Print the entire listing below word for word, excluding its pictures.

Exercise inputs
━━━━━━
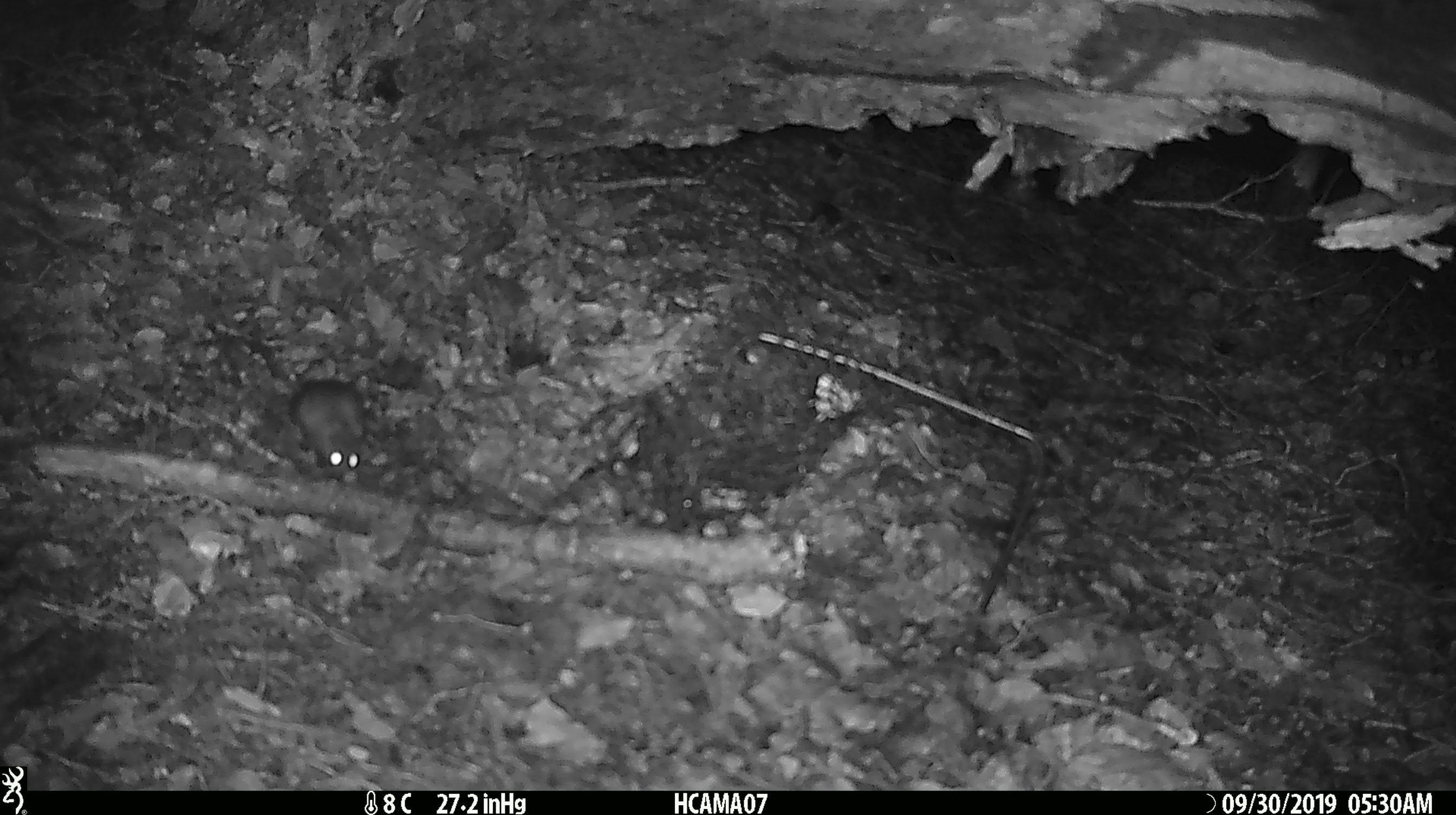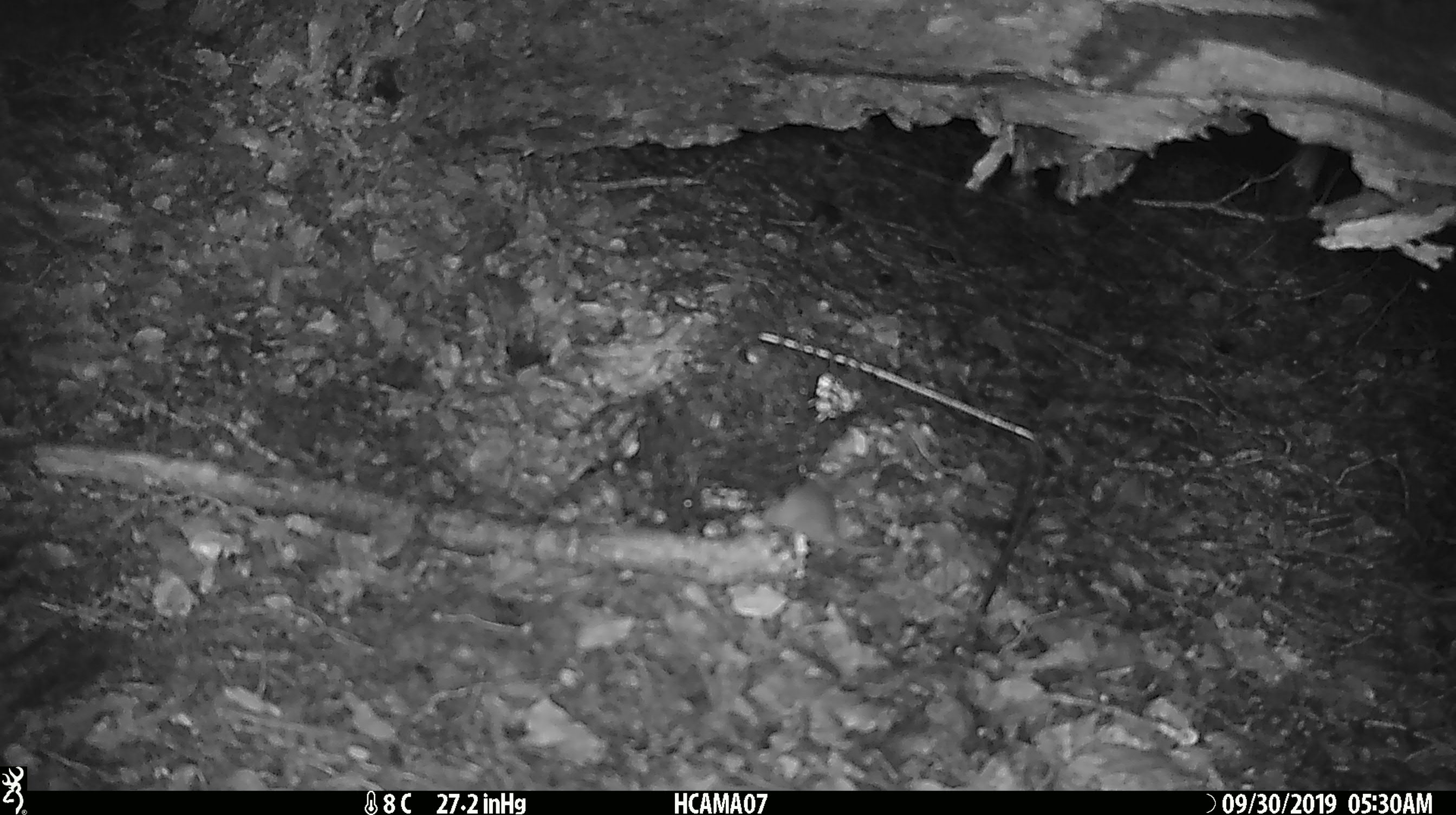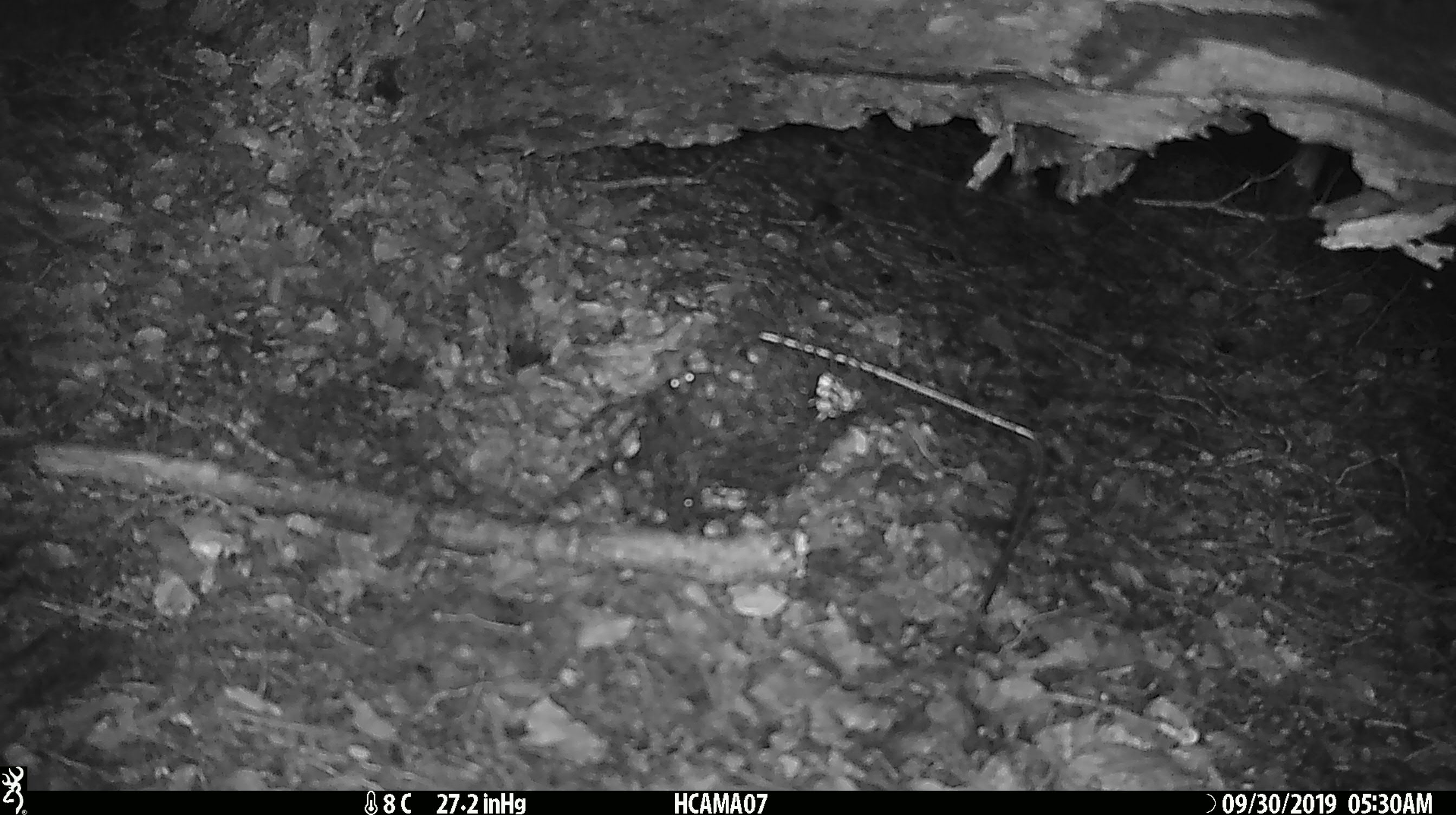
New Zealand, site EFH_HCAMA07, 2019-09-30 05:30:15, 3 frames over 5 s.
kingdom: Animalia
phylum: Chordata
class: Mammalia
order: Rodentia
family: Muridae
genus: Mus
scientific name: Mus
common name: mouse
Mouse (Mus).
━━━━━━
Output of the exercise
New Zealand, site EFH_HCAMA07, 2019-09-30 05:30:15, 3 frames over 5 s.
kingdom: Animalia
phylum: Chordata
class: Mammalia
order: Rodentia
family: Muridae
genus: Mus
scientific name: Mus
common name: mouse
Mouse (Mus).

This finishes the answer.